__Brief__.
Output exactly the lines that run from the line with "Is point 34,68" to the end of the material, both ends included, and no other lines.
START Listed entries
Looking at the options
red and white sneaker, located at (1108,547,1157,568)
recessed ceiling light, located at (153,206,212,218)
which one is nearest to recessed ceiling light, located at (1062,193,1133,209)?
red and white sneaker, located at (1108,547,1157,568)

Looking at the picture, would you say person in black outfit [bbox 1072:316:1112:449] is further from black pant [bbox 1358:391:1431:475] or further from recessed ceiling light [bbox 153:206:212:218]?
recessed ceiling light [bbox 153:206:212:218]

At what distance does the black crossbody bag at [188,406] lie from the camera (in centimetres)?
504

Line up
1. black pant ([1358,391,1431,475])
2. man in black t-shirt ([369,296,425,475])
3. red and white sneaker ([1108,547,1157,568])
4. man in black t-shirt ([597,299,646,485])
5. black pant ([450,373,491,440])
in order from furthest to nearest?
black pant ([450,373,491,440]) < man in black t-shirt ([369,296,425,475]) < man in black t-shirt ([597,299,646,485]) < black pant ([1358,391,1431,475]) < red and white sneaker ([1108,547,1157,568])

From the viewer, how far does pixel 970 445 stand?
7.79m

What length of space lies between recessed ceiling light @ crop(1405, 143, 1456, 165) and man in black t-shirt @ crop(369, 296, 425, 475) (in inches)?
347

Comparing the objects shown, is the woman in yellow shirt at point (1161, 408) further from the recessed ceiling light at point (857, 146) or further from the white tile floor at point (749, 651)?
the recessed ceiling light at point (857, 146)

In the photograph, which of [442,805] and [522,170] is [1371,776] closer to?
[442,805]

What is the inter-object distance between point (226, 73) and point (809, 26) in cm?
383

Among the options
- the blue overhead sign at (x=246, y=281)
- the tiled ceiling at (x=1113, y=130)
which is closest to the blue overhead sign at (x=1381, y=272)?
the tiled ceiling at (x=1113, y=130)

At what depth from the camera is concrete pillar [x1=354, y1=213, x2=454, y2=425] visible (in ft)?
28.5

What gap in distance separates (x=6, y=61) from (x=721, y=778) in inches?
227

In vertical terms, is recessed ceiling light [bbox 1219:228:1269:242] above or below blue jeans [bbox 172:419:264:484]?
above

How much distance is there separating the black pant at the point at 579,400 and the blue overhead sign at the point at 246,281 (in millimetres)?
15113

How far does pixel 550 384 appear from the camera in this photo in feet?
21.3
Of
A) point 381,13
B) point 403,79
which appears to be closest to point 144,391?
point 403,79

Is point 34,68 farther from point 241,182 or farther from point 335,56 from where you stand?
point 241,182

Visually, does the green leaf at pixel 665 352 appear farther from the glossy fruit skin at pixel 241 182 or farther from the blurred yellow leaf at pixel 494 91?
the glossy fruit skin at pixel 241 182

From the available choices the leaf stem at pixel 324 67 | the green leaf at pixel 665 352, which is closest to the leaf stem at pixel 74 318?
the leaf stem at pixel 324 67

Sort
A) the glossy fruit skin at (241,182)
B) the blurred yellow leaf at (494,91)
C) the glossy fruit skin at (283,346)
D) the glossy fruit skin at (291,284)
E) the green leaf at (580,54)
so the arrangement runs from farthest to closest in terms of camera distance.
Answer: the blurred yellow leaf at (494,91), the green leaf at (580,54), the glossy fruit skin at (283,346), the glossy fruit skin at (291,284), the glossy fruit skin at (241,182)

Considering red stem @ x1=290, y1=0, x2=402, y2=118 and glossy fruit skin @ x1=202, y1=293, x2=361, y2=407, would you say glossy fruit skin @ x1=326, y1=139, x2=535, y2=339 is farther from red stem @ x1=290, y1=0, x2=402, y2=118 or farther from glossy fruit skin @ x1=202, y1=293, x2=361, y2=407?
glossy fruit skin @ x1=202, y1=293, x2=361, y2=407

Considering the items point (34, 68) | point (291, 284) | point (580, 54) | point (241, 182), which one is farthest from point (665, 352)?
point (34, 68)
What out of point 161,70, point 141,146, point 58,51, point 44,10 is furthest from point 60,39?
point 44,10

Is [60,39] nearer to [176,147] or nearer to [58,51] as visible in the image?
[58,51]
END Listed entries
__Result of this exercise__.
Is point 34,68 farther from point 241,182 or farther from point 335,56 from where you stand?
point 241,182

Visually, does the green leaf at pixel 665 352 appear farther from the glossy fruit skin at pixel 241 182 or farther from the blurred yellow leaf at pixel 494 91?
the glossy fruit skin at pixel 241 182

From the available choices the leaf stem at pixel 324 67 | the green leaf at pixel 665 352, which is closest to the leaf stem at pixel 74 318?
the leaf stem at pixel 324 67

Sort
A) the glossy fruit skin at (241,182)
B) the blurred yellow leaf at (494,91)
C) the glossy fruit skin at (283,346)
D) the glossy fruit skin at (291,284)
E) the green leaf at (580,54)
so the arrangement runs from farthest to closest in terms of camera distance.
Answer: the blurred yellow leaf at (494,91), the green leaf at (580,54), the glossy fruit skin at (283,346), the glossy fruit skin at (291,284), the glossy fruit skin at (241,182)

Considering red stem @ x1=290, y1=0, x2=402, y2=118 and glossy fruit skin @ x1=202, y1=293, x2=361, y2=407, would you say glossy fruit skin @ x1=326, y1=139, x2=535, y2=339 is farther from red stem @ x1=290, y1=0, x2=402, y2=118 or farther from glossy fruit skin @ x1=202, y1=293, x2=361, y2=407?
glossy fruit skin @ x1=202, y1=293, x2=361, y2=407

Considering the items point (34, 68) | point (291, 284) | point (580, 54) | point (241, 182), which one is farthest from point (665, 352)?
point (34, 68)
What out of point 161,70, point 141,146, point 58,51, point 44,10 is furthest from point 60,39?
point 44,10

Is [60,39] nearer to [176,147] or nearer to [58,51] as visible in the image?
[58,51]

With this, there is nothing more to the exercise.